It's because your do-while condition is incorrectly constructed.

Think about it. Your condition is quit != 'y' || quit != 'Y'. The || operator will return true if either one of the conditions is true.

The user enters 'Y': So the first condition is satisfied: quit != 'y'. Since you said do-while, so the loop is re-entered.

The user enters 'y': The first condition is not satisfied, but the second one is: quit != 'Y'. So again the loop is re-entered.

This post has been edited by Skydiver: 13 July 2012 - 07:35 AM

[Calamity-1988]

Skydiver, on 13 July 2012 - 07:30 AM, said:

It's because your do-while condition is incorrectly constructed.

Think about it. Your condition is quit != 'y' || quit != 'Y'.

The user enters 'Y': So the first condition is satisfied: quit != 'y'. Since you said do-while, so the loop is re-entered.
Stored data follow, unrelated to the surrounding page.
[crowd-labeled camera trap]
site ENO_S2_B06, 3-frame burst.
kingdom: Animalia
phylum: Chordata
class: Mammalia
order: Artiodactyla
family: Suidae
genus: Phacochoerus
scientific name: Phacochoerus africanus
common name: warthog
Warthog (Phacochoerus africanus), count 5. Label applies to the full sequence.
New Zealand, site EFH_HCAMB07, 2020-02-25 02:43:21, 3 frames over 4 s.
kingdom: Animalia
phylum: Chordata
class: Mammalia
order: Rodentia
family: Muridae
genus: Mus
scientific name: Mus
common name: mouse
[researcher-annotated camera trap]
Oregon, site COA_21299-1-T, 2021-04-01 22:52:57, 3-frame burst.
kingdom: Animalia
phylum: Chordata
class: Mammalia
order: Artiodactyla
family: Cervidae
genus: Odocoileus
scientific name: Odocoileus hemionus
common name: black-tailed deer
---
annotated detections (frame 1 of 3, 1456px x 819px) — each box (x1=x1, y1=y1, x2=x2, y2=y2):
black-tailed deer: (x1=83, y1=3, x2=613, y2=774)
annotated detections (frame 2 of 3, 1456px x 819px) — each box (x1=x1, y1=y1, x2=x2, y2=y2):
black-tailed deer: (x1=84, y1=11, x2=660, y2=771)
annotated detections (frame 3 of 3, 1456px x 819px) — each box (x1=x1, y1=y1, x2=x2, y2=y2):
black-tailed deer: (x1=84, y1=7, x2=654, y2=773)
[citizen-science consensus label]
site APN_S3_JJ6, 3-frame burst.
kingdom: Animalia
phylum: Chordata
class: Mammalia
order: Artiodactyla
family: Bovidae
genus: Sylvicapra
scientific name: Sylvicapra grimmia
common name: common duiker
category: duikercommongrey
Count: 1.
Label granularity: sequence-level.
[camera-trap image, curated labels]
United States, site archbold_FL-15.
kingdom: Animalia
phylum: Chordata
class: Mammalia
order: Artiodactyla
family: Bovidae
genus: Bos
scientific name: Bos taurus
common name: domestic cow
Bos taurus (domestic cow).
The user enters 'y': The first condition is not satisfied, but the second one is: quit != 'Y'. So again the loop is re-entered.

So how would I go about having the loop terminate if the user enters 'y' or 'Y'? Is that possible?

[redhat69]

I don't think there is a way too. Is it really that imortant to distinguish between upper and lower case chars in this program? Just seems like a dumb task that doesn't need to be done.

[Calamity-1988]

I agree. The entire program is dumb, but it's how I'm learning function prototyping and definitions. I don't plan to include it in the program I submit, I just want to know for my own benefit in the future. But thanks a lot for your help! You and Skydiver both helped me understand why the loop wasn't exiting. :]

[Skydiver]

Yes, it's possible. Express the condition in English (instead of trying to mangle code). You want the exit condition to be if quit is a 'Y' or if quit is a 'y'.

I can't make it any more explicit than that without writing code and getting reported for just giving away the solution.

This post has been edited by Skydiver: 13 July 2012 - 07:41 AM

[redhat69]

Calamity-1988, on 13 July 2012 - 07:35 AM, said:

Skydiver, on 13 July 2012 - 07:30 AM, said:

It's because your do-while condition is incorrectly constructed.

Think about it. Your condition is quit != 'y' || quit != 'Y'.

The user enters 'Y': So the first condition is satisfied: quit != 'y'. Since you said do-while, so the loop is re-entered.

The user enters 'y': The first condition is not satisfied, but the second one is: quit != 'Y'. So again the loop is re-entered.

So how would I go about having the loop terminate if the user enters 'y' or 'Y'? Is that possible?

Make the whole looop into a function>>>call function>>>>>use if statement to decide whether or not to run it again maybe.

[Calamity-1988]

Skydiver, on 13 July 2012 - 07:41 AM, said:

Yes, it's possible. Express the condition in English (instead of trying to mangle code). You want the exit condition to be if quit is a 'Y' or if quit is a 'y'.

I can't make it any more explicit than that without writing code and getting reported for just giving away the solution.

Got it, I think.

int main() // The code is limited here to rely mainly on functions.
{
	int vacationDays, sickDays, usedVacation, usedSick;
	bool quitting = false;
	char quit;
	while(quitting != true)
	{
		explanation();
		employeeType(vacationDays, sickDays);
		usedVacation = vacation(vacationDays);
		usedSick = sick(sickDays);
		calculate(usedVacation, usedSick);
		cout << "Would you like to quit? Selecting 'N' will repeat the program. <Y/N>: ";
		cin >> quit;
		if (quit == 'y' || quit == 'Y')
		{
			quitting = true;
		}
		cout << endl;
	}
	cout << "Press any key to terminate the program." << endl;
	cin.get();
	cin.get();
	return 0;
};

Works perfectly!

[Skydiver]

redhat69, on 13 July 2012 - 07:39 AM, said:

I don't think there is a way too. Is it really that imortant to distinguish between upper and lower case chars in this program? Just seems like a dumb task that doesn't need to be done.

It's a matter of making the computer-human interface better.

Consider that all that the only objective of the prompt and loop was a way to let the user run the program again. What if the program didn't bother asking and it always looped back to the beginning and the way to quit was by pressing Ctrl-C. Functional right? User friendly? Depends. If it's a repetitive task, it's one less prompt the user has to deal with. Having to know that pressing Ctrl-C quits. Not really.

This in one of the things that distinguishes Apple products and software from Microsoft software. Apple takes time to really think about the UI and how to streamline that process. It's that extra fit and finish. MS stuff tends to go for functional.

Also consider this. After inputting the character from the user, you could have used toupper to force the character to upper case, and then have only one condition in the do-while() loop.